The clustering of risk among banks we discussed earlier is still holding. JPM and Citi span the risk range with two risk clusters falling within the range.
The range is now wider, approaching 400 bp. The overall spreads have backed up as credit in general is selling off after an unprecedented rally.
Investment Grade CDX (traded index)
But there is another effect in financials' credit risk. The banks that are still TARP banks have widened much more than the non-TARP (the banks that paid off the TARP money):
TARP banks are viewed now as being riskier. Morgan Stanley vs. BofA is a good example. MS CDS was wider than BofA prior to TARP repayment. Now it's the opposite. One could argue that's due to current TARP banks being weaker to begin with. But they are now capitalized as well as the non-TARP banks as return of TARP money reduced capitalization. So it's not the capitalization (strength) issue. It may be due to asset quality. That's tough to argue as well as Wells and Capital One have some ugly portfolios for example.
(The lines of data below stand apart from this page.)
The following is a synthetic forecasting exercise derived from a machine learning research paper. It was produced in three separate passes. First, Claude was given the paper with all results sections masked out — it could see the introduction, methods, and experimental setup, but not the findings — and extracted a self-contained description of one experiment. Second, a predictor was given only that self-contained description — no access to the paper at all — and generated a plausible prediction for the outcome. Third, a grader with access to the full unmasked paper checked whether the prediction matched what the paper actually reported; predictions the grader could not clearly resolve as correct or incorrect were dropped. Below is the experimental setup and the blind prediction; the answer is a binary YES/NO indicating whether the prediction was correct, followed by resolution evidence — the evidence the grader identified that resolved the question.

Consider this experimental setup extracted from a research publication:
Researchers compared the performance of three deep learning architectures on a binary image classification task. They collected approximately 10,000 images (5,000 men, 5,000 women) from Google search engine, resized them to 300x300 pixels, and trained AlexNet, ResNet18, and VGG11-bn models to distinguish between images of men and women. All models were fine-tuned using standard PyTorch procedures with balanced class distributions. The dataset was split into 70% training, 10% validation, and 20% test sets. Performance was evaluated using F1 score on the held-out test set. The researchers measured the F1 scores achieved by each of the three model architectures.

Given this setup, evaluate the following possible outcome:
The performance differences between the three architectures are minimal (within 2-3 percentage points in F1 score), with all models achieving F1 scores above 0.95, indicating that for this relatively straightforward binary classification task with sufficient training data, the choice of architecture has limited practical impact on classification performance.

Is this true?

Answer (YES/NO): NO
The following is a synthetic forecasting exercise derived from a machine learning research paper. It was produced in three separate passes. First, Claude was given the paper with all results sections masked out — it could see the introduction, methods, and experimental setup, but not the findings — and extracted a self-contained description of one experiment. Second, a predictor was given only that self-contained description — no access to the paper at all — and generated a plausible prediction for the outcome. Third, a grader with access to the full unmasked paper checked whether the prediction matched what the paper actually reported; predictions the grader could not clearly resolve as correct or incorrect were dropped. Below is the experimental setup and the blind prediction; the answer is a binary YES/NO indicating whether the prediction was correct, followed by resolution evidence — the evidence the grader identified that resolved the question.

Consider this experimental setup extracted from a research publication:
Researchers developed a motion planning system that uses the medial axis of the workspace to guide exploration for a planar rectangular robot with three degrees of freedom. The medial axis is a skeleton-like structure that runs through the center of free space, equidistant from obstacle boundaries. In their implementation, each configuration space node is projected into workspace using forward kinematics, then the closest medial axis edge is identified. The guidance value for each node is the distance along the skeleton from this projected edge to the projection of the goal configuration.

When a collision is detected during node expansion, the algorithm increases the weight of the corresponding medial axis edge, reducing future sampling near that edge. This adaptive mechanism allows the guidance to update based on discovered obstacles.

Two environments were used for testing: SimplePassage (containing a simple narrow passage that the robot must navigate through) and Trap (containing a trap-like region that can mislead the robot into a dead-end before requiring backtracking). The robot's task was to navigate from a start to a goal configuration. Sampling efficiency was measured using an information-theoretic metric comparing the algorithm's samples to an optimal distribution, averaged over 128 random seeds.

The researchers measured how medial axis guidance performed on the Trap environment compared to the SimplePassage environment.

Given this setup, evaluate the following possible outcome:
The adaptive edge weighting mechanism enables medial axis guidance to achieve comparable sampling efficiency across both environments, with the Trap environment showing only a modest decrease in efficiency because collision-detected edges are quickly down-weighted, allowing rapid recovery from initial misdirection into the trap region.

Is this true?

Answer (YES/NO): NO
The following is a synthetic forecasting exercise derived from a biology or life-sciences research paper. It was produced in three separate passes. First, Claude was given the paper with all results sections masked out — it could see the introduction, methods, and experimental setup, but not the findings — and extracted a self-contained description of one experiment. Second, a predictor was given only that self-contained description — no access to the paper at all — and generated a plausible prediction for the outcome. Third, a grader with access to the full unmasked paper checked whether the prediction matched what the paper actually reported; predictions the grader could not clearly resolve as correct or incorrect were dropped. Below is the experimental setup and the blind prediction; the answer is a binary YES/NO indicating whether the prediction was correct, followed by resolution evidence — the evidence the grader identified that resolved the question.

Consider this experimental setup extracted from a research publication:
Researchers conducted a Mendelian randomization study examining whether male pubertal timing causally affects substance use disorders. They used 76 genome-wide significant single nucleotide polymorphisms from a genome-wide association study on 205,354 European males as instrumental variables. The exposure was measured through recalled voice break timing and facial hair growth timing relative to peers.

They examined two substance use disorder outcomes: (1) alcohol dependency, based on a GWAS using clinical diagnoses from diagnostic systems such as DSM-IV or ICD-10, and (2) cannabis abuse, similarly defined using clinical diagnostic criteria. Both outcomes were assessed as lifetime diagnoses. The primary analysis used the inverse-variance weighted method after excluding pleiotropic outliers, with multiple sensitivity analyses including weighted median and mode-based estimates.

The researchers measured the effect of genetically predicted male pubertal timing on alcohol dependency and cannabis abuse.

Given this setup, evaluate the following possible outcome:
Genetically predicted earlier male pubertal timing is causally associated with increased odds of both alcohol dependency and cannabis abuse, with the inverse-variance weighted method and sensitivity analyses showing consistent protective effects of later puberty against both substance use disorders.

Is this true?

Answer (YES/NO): NO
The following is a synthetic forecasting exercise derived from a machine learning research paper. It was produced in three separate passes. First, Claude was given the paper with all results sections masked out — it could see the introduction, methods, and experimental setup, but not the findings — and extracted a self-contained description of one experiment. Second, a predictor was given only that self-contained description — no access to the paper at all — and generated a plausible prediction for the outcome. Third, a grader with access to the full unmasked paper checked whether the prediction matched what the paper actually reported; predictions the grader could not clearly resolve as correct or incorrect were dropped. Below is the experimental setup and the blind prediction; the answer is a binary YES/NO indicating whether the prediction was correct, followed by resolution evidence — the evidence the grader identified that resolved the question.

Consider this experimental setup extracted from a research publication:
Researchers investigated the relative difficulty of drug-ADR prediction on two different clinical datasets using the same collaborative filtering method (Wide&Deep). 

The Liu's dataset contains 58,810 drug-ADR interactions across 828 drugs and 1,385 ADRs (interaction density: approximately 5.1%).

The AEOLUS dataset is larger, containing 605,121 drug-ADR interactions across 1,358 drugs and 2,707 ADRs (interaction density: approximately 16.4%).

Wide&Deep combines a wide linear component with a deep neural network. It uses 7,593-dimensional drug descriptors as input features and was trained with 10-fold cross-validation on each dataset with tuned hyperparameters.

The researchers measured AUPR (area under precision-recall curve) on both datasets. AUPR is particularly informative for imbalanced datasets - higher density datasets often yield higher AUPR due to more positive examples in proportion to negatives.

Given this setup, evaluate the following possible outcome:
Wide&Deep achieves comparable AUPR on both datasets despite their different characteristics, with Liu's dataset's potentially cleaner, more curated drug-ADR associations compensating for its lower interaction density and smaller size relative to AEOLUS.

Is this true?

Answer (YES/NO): NO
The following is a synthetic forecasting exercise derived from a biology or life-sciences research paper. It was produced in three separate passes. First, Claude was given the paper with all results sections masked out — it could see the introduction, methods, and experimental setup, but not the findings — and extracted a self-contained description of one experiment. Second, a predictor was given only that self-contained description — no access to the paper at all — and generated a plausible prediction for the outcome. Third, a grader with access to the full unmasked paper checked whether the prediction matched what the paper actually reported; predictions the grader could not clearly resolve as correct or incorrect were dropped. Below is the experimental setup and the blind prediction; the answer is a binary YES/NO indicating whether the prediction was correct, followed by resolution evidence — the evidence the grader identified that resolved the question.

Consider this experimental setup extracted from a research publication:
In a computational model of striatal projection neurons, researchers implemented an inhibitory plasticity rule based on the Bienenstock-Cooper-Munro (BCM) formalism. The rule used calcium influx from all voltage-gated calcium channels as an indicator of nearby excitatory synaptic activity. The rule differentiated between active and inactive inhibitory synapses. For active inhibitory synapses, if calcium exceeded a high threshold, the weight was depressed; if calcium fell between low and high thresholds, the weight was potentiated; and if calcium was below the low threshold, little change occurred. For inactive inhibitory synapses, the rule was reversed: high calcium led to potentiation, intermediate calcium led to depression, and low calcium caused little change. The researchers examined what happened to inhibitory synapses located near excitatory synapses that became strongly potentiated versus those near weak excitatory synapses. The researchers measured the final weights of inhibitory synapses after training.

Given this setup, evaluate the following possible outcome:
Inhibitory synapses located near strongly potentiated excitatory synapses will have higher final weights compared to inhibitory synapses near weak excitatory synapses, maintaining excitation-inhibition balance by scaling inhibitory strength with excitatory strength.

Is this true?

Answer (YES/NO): NO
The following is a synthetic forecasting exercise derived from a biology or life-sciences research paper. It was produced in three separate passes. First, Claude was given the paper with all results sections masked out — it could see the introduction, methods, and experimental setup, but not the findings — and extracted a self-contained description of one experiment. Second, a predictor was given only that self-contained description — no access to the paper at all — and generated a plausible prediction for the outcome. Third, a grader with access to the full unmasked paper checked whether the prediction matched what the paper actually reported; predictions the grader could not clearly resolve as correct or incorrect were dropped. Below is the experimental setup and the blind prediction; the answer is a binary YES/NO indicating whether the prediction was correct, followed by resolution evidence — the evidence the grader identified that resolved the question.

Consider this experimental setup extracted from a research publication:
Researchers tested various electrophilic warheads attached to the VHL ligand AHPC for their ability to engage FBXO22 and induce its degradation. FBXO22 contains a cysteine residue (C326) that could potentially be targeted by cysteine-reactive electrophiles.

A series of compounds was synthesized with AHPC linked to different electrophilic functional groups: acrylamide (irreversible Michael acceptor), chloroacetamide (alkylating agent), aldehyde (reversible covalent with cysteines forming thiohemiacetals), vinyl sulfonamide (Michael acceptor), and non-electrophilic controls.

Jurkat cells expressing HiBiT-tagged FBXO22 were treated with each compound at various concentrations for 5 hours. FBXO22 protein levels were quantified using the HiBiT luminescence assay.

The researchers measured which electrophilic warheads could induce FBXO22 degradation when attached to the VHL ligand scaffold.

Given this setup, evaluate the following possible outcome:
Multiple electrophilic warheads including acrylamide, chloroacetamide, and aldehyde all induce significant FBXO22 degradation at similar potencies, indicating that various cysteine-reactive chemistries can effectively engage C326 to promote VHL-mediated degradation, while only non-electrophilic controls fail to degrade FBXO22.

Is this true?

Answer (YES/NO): NO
Or maybe the market views TARP restrictions as adding risk to the banks. Is TARP viewed as potentially cutting profitability, adding risk of loss of talent, restricting certain businesses? Is TARP associated with potential loss of clients? If a bank can't organize a golf outing for key clients, would that be viewed as a potential hit to performance (particularly when competition has none of these restrictions)? The market is saying yes.